(Stored items from a collection)
-----
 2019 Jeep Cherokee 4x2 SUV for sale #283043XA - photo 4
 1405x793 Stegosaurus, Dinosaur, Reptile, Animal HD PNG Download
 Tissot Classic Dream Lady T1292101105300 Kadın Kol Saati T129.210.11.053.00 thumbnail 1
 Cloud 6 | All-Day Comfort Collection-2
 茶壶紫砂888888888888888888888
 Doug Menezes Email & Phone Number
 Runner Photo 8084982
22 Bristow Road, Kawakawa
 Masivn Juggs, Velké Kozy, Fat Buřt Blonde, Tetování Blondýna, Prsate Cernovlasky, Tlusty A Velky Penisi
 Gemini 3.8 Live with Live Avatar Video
-----
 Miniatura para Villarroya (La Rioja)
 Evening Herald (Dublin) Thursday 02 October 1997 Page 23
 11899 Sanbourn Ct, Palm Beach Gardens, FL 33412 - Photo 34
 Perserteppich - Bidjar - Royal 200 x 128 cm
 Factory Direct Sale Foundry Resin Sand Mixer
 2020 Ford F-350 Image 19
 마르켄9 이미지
-----
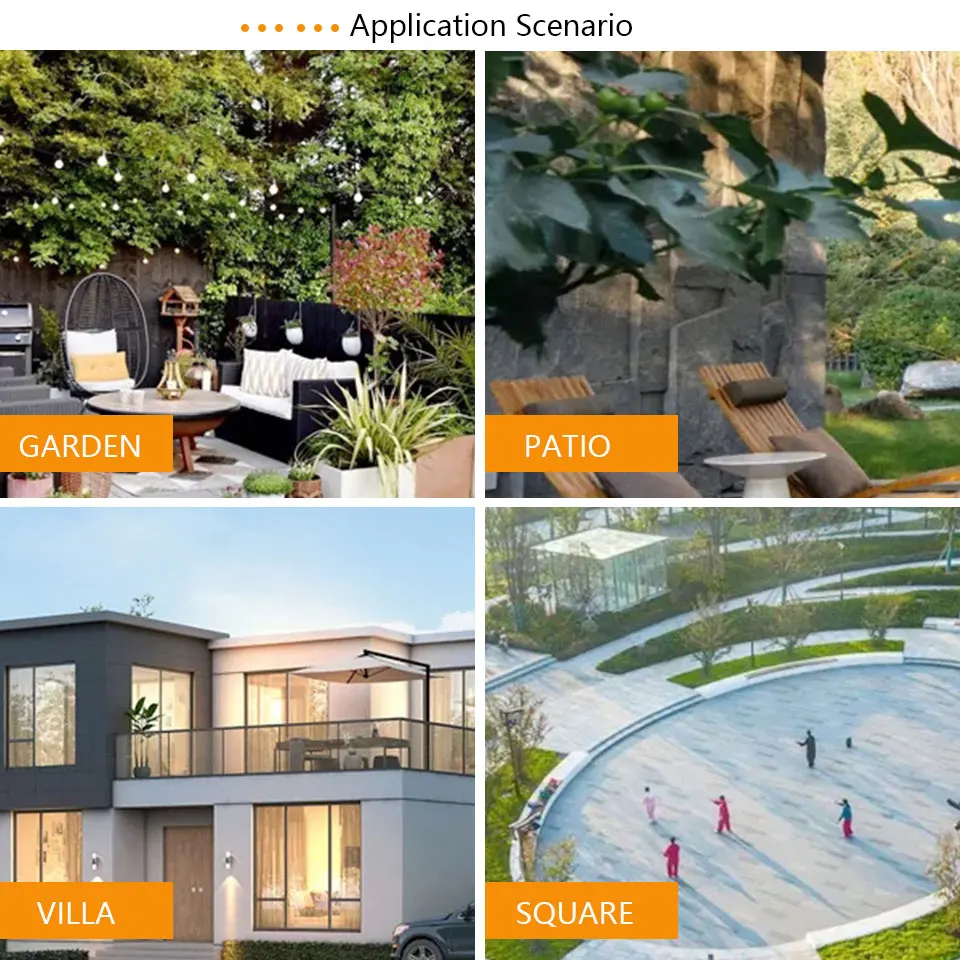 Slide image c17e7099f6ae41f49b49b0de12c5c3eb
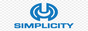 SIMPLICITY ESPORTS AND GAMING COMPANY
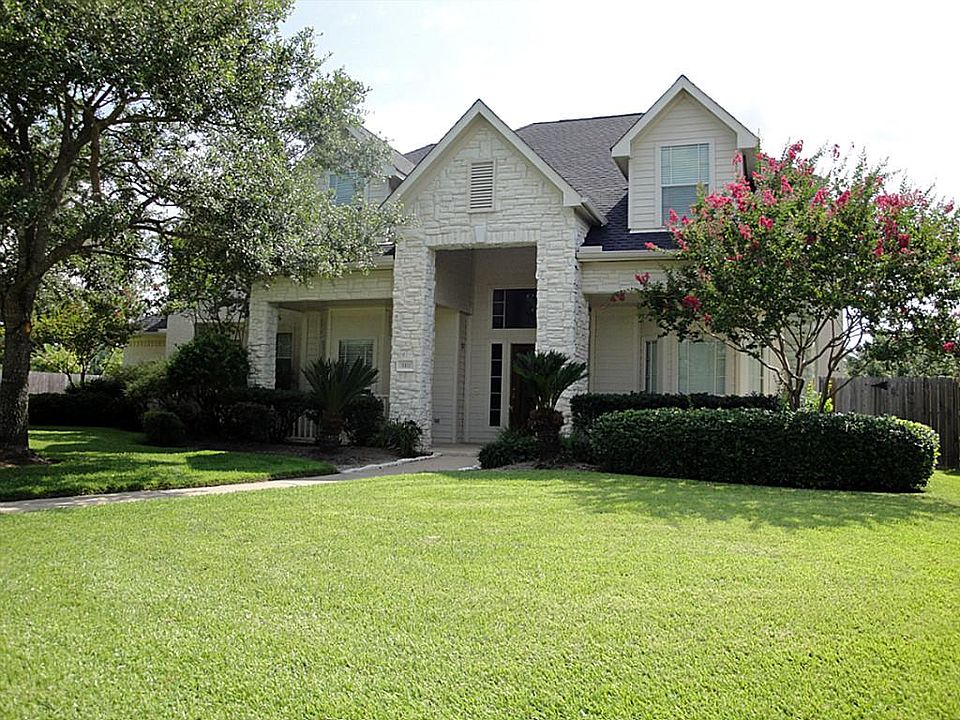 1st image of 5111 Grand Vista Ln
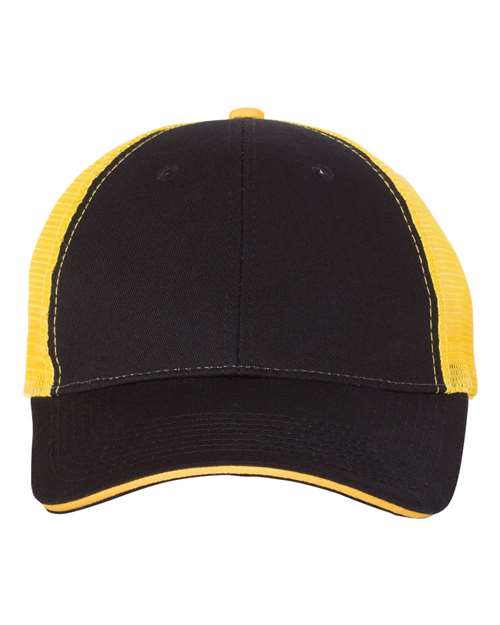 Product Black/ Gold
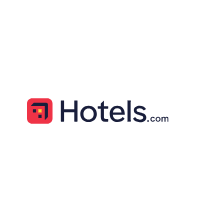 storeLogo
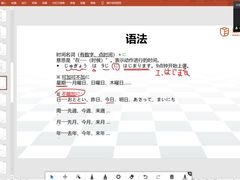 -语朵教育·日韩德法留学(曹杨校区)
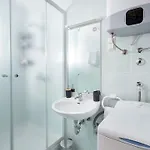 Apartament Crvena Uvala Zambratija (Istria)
-----
Would you retype the lines above from the one with "2019 Jeep Cherokee" down to the one with "Cloud 6 | All-Day Comfort Collection-2", word for word, both ends included and no other lines?

- _Answer area_
 2019 Jeep Cherokee 4x2 SUV for sale #283043XA - photo 4
 1405x793 Stegosaurus, Dinosaur, Reptile, Animal HD PNG Download
 Tissot Classic Dream Lady T1292101105300 Kadın Kol Saati T129.210.11.053.00 thumbnail 1
 Cloud 6 | All-Day Comfort Collection-2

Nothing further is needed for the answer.